┌─ Excerpt to read

$V_{A}=\frac{1}{4 \pi \varepsilon_{0}}\left\{\frac{q_{A}}{a}+\frac{q_{B}}{b}+\frac{q_{C}}{c}\right\}$

$=\frac{4 \pi}{4 \pi \varepsilon_{0}}\left\{\frac{a^{2} \sigma}{a}-\frac{b^{2} \sigma}{b}+\frac{c^{2} \sigma}{c}\right\}$

${V_{A}=\frac{1}{\varepsilon_{0}}\left\{\frac{a^{2} \sigma}{a}-\frac{b^{2} \sigma}{b}+\frac{c^{2} \sigma}{c}\right\}} $

${V_{B}=\frac{1}{\varepsilon_{0}}\left\{\frac{a^{2} \sigma}{b}-\frac{b^{2} \sigma}{b}+\frac{c^{2} \sigma}{c}\right\}}$

$V_{C}=\frac{1}{\varepsilon_{0}}\left\{\frac{a^{2} \sigma}{c}-\frac{b^{2} \sigma}{c}+\frac{c^{2} \sigma}{c}\right\}$

Given $c=a+b$ If $a=a, b=2 a$ and $c=3 a$ for example, as $c>b>a$

${V_{A}=\frac{1}{\varepsilon_{0}}\left\{\frac{a^{2} \sigma}{a}-\frac{4 a^{2} \sigma}{2 a}+\frac{c^{2} \sigma}{c}\right\}} $

${V_{B}=\frac{1}{\varepsilon_{0}}\left\{\frac{a^{2} \sigma}{2 a}-\frac{4 a^{2} \sigma}{2 a}+\frac{c^{2} \sigma}{c}\right\}}$

$V_{C}=\frac{1}{\varepsilon_{0}}\left\{\frac{a^{2} \sigma}{3 a}-\frac{4 a^{2} \sigma}{3 a}+\frac{c^{2} \sigma}{c}\right\}$

It can seen by taking out common factors that

$V_{A}=V_{C}>V_{B} \quad \text { i.e., } \quad V_{A}=V_{C} \neq V_{B}$

└─
┌─ Data supplied

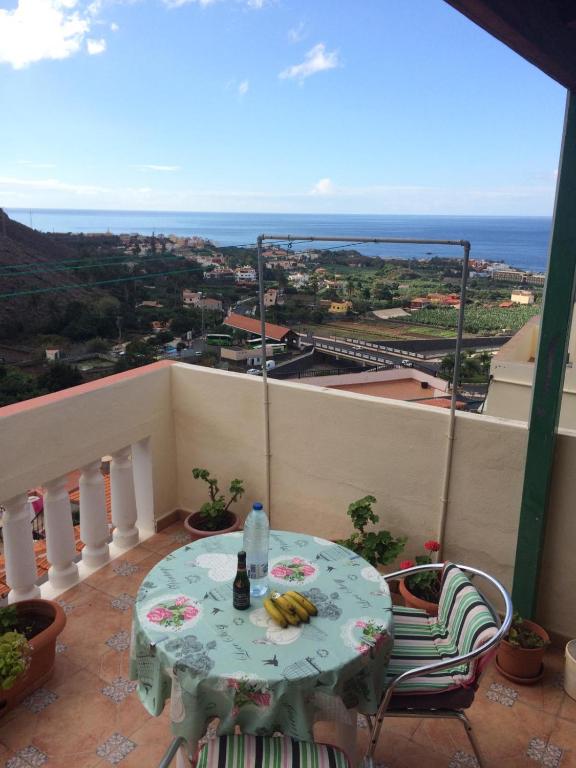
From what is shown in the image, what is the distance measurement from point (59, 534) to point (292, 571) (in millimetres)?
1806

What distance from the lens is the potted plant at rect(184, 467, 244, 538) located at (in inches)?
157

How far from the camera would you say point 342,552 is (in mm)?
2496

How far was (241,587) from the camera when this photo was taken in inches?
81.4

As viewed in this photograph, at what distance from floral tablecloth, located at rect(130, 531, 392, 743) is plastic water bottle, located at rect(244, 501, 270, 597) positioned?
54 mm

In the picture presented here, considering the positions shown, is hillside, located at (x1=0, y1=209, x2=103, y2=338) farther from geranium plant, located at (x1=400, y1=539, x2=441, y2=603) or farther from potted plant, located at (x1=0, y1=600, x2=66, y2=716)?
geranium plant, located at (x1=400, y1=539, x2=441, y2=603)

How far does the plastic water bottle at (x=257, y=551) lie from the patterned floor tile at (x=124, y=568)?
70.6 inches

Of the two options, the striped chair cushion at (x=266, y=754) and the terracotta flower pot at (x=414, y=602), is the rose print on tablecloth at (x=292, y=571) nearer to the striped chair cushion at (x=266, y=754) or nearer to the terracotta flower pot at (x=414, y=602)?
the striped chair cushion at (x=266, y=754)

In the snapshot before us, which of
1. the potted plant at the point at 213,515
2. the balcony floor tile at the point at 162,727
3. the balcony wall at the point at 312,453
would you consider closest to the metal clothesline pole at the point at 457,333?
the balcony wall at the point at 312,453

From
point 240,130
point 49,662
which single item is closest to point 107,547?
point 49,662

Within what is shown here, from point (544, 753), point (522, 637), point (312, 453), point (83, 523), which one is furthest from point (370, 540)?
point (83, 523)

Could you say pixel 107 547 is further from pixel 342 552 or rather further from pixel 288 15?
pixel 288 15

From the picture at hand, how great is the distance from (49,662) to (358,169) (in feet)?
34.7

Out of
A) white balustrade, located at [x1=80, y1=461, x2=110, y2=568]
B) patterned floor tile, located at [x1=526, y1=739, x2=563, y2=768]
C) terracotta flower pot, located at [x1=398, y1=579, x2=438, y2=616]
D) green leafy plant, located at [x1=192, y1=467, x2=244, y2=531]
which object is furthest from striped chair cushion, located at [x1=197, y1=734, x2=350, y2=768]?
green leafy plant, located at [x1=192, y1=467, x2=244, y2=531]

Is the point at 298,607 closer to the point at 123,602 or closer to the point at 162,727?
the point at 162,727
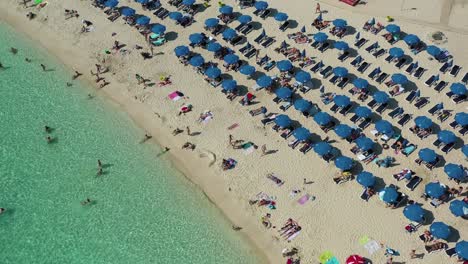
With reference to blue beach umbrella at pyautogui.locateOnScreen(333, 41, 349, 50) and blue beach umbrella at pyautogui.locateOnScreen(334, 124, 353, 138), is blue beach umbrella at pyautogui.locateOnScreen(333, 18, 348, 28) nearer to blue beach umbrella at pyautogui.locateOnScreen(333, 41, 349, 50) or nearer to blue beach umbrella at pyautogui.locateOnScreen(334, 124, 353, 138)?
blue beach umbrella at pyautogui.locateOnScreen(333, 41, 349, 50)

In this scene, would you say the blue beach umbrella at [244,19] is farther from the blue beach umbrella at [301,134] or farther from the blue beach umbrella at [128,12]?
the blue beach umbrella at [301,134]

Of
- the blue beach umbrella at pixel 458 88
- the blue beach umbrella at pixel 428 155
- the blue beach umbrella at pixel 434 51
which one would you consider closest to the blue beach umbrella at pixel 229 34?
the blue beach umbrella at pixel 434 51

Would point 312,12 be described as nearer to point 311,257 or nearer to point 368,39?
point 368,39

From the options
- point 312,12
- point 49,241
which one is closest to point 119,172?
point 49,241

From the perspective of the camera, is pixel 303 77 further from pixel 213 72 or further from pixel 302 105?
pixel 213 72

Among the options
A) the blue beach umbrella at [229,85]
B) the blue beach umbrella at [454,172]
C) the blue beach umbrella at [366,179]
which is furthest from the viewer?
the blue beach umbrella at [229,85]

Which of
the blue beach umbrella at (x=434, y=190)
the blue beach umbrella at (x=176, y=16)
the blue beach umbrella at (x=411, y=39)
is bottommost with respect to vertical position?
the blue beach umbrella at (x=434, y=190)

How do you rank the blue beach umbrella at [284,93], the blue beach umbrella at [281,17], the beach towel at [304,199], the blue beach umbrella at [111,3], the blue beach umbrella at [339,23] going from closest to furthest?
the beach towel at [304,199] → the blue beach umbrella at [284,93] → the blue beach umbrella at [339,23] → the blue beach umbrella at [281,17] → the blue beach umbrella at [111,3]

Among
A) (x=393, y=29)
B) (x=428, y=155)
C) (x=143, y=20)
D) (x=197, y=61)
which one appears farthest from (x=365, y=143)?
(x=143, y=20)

└─

## Exercise goal
Summarize the potential derivation in two sentences.

## Response to this exercise
The derivation writes the potentials V_A, V_B and V_C in terms of a, b, c, σ and ε0. Given c = a + b, it substitutes b = 2a and c = 3a as an example and, by taking out common factors, concludes that V_A equals V_C and is greater than V_B.